Then came the draw. England vs Russia in Marseille. About as bad as it gets. It was miles away from what we were after — an experience like Brazil, where fans mixed and sang in the sunshine. Suddenly our group of a dozen, with eight who had paid for flights, became fewer and fewer. In the end only three of us went over, most prepared to write off the money they had spent to avoid the inevitable trouble.

I wanted to go, though. I’d never been to an England game, not least in another country, so it was another experience to tick off. Surely their fans couldn’t be as bad as people made out? When my uncle discovered he was ill, he drove to the World Cup in 2006 and paid, what he described as, “an obscene amount of money” for a ticket to watch England there. He spoke of a real mix of people. Of late night football games against German lads in camp sites. Stories you don’t hear about.

I thought trouble could be avoided and was determined to enjoy myself, and not let fear win. I was wrong though. That was the genuinely scary thing about Marseille. That trouble couldn’t be avoided. That danger was always round the corner, from different groups of people. That you felt there was nowhere to relax, because the most peaceful situation could turn any minute.

We arrived on the Friday to news there had been clashes, between England fans and Marseille fans, the night before. It seemed contained to one pub called ‘The Queen Victoria” though, and we were fairly confident we wouldn’t be going there. Still under the illusion that any trouble would be contained, we freshened up and headed to the Port.

This was part of what made Marseille the perfect storm. You are advised by everyone, from official sources to taxi drivers, to stay in the Vieux Port area. That you won’t be safe in Marseille anywhere else. Which is fine, but it means everyone is contained in one place, and that anyone who wants to find large groups of England fans can do it easily.

It was hard to imagine a nicer day, until it wasn’t. We had lunch outside one nice restaurant and then moved down to a bar further along. Apart from the €7 price of a pint everything was lovely. There were England fans in the bar but they were far from the stereotype. Ben Johnson wrote last week about “fat pasty skinned dopes who wear cropped trousers and jarg trainees“, but they are not so much the minority, as completely extinct.

• **Tasks to complete**:
1. Answer these from the Marseille piece:
(a) How many of the group had paid for flights?
(b) In what year did the writer's uncle drive to the World Cup?
(c) What was the price of a pint at the bar further along the Port?
2. Please list every place name in the Marseille piece, counting countries, cities, districts and venues.
The listing that comes next has no connection to the Marseille piece.

• **Data block**:
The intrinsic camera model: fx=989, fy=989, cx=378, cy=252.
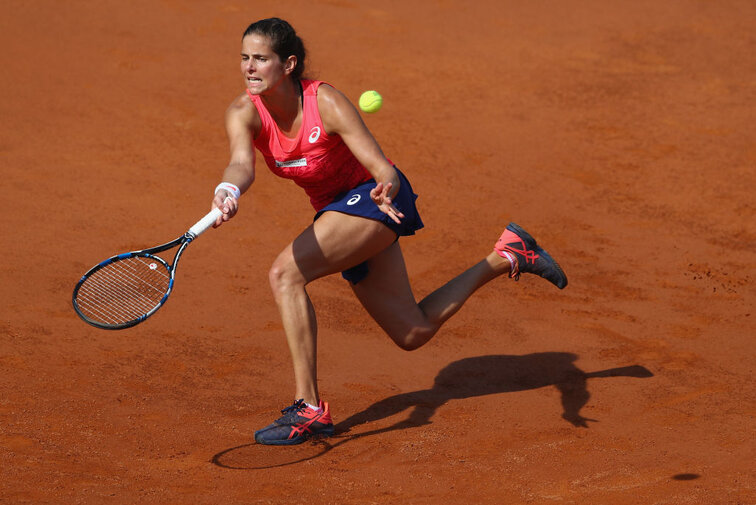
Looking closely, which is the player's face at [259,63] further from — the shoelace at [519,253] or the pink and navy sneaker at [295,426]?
the shoelace at [519,253]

• **Outputs by task**:
1.
(a) Eight
(b) 2006
(c) €7

2. England, Russia, Marseille, Brazil, The Queen Victoria, Vieux Port